Golf is regarded as one of the most nature-orientated sports today - enjoyed by millions around the world, and supported largely by some of the greatest brands and names.
But it is also one of the most water-consumptive activities outside of the manufacturing sector, and it inadvertently contributes to the degradation of water quality, biodiversity and even to the denial of basic services and resources to local communities. It has been said that the sport is elitist and exclusive - with courses and clubs being fenced and protected against non-players and local communities.
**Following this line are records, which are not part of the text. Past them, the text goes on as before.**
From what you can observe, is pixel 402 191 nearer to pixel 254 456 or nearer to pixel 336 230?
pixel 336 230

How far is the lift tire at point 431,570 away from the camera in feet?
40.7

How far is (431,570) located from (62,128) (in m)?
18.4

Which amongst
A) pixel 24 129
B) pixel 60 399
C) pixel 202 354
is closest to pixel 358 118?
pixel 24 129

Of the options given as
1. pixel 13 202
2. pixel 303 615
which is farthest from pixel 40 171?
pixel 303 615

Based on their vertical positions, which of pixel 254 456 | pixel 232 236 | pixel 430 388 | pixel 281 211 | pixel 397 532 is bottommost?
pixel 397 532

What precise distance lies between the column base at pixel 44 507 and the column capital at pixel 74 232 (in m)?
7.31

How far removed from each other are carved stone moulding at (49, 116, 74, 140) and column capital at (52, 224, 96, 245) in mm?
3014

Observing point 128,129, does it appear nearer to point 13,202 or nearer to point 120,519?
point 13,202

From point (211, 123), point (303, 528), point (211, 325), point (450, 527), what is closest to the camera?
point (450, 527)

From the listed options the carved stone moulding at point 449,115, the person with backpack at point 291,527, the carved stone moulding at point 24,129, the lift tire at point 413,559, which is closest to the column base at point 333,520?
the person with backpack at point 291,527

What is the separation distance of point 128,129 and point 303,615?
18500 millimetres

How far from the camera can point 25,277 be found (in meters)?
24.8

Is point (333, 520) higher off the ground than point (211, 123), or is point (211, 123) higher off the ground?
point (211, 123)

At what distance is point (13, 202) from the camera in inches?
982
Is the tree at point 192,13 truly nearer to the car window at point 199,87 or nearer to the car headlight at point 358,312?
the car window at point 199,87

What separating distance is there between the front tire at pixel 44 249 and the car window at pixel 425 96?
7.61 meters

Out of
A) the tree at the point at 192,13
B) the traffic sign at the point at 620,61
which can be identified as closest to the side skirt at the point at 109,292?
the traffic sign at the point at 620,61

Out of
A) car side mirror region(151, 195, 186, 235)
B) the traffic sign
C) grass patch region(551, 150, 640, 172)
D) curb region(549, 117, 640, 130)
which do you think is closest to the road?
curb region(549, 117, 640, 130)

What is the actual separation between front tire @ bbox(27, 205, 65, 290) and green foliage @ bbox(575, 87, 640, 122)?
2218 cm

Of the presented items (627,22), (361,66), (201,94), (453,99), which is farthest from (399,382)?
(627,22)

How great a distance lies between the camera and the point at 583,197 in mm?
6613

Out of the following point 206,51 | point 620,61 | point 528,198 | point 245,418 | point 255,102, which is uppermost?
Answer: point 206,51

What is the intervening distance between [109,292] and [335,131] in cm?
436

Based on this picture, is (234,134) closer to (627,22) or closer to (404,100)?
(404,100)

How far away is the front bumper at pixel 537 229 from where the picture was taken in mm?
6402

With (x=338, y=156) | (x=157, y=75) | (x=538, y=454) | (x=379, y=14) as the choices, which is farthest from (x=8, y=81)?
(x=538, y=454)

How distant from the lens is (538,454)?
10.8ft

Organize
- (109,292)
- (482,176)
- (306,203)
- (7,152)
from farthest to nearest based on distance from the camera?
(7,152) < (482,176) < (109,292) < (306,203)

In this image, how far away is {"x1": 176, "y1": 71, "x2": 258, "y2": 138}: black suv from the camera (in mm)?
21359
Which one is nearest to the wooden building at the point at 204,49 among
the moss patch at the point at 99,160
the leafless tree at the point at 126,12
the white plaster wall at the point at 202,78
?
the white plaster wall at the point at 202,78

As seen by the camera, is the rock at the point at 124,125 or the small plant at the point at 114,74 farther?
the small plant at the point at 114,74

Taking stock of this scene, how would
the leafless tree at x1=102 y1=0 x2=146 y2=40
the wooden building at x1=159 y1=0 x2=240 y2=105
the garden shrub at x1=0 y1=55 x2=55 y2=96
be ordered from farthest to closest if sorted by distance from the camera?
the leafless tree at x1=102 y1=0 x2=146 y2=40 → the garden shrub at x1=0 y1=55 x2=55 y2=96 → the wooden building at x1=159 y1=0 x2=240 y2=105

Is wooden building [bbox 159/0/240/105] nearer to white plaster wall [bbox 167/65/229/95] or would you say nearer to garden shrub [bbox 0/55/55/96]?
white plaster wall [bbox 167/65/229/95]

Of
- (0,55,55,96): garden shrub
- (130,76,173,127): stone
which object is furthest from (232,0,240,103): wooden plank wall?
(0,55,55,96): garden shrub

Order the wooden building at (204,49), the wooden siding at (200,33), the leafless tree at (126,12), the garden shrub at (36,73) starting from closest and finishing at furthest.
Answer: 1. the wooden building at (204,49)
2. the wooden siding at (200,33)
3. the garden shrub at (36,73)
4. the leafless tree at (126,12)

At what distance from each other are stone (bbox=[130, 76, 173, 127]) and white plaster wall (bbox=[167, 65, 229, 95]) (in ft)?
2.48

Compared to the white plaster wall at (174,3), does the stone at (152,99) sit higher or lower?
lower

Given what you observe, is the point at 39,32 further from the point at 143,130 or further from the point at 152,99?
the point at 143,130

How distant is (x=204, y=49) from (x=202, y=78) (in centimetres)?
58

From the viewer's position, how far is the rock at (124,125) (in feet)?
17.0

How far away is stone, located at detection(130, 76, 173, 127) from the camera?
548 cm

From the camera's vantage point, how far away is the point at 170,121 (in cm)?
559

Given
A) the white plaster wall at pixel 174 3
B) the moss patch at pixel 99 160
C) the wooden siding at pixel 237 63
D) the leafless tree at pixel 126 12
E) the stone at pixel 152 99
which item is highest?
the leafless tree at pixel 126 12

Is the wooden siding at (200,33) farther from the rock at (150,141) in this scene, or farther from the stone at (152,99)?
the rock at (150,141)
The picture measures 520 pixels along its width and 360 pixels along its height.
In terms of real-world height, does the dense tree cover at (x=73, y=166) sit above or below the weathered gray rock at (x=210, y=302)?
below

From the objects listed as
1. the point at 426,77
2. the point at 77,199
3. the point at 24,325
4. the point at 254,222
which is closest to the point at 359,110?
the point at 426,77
But, there is growing awareness by administrators and managers in the sport to change. Massive strides have been made in ensuring that courses use less water and play a greater role in conservation. Golf courses are being increasingly seen as corridors of biodiversity in a largely urbanised world, and the use of responsible turf-management techniques and products is contributing to lower contamination and waste levels across the industry. Golf is playing a greater role in community life, and outreach and development initiatives have become a standard for any respectable club. Some courses have even embraced independent certification of their environmental and social performance in an effort to maintain and grow their membership and attract corporate and sponsorship support.
But here is where the 'good news' often gets misdirected. There is a confused minority of golf course managers that believe having an ISO 14001 certification solves their problems. They stick to the belief that this 'status' gives them carte-blanche to operate as they like, and they often pay little more than lip-service to the aims of responsible course management. ISO 14001 is not - and has never been relevant to the golfing sector - or to sport in general, because of its manufacturing sector focus. Nowhere in the world is ISO recognised by the official golfing authorities, mainly because of its lack of relevance to the sport or to the challenges that golf poses to the environment.
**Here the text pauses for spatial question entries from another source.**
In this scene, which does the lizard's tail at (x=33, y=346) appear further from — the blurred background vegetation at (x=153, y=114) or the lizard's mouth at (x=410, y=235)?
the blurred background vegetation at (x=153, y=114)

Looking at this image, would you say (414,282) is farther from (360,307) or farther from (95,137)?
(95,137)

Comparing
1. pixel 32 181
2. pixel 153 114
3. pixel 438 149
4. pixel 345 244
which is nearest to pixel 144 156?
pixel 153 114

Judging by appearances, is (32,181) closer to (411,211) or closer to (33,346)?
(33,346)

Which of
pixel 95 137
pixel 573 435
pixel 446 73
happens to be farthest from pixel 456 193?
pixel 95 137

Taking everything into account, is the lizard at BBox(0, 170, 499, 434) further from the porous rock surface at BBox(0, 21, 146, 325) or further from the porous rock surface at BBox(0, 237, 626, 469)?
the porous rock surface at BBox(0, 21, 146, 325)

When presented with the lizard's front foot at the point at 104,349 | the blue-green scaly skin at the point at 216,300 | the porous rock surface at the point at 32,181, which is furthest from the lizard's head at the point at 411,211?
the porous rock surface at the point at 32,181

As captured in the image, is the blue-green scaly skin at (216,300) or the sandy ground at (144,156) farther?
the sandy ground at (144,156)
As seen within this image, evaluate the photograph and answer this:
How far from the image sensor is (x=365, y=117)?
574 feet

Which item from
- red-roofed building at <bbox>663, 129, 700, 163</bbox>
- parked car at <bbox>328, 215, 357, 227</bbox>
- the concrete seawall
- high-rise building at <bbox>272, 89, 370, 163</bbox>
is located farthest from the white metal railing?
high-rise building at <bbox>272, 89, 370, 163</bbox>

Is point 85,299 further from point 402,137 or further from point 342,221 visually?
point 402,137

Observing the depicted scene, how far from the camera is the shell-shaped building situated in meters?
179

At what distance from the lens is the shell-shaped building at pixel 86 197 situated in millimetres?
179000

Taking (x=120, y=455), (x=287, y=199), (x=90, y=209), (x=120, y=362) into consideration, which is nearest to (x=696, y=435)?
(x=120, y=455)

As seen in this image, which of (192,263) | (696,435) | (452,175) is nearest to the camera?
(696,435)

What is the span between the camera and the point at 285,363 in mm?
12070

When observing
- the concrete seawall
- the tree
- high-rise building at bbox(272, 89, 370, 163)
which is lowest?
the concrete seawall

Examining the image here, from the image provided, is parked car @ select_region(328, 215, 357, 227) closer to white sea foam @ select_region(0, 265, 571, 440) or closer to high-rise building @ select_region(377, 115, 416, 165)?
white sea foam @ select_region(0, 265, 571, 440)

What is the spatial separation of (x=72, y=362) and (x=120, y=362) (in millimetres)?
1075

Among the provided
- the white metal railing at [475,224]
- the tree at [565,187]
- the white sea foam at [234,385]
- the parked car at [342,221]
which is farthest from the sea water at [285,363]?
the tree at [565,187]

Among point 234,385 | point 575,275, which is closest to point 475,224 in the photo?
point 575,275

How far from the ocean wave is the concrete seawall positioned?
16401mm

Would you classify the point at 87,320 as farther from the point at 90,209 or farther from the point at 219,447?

Perhaps if they knew that the ISO organisation itself has recognised the problem and that they are working on the development of a more specific standard for golf courses, they would be less sure of their greenwashing efforts. ISO have recognised the work done by specialists in the field, and organisations and labels that have blazed a path to greater sustainability in the sport, and they are involving them in the development of a new standard - something far-removed from the 14001 standard. Those that refuse to understand the inability of 14001 to address golf course management are doing themselves - and the industry in general, a massive disservice. Ignorance is obviously bliss when it comes to sustainable golf.!
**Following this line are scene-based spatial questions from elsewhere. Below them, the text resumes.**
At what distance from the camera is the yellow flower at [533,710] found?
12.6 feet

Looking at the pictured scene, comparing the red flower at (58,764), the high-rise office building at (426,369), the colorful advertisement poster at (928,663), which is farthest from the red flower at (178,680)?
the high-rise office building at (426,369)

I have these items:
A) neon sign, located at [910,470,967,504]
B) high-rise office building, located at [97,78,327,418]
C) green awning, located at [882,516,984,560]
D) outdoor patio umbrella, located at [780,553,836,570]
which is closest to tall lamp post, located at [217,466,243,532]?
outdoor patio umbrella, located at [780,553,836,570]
There are a growing number of recognised and emerging certification and accreditation programmes specifically designed for this sector, and each of them addresses issues that ISO was never designed to consider, but because it tends to be a handy and 'influential' label, there are still the uninformed that ignore more appropriate and workable solutions in favour of the greenwash route!
Greening golf courses is more complicated and extensive than most understand, but there is help at hand. Stop believing the sales-pitch of ISO certification bodies, and get with the programme by doing it right from the start. Independent labels provide that guidance and support, and those that are truly committed to more responsible golf need to get involved.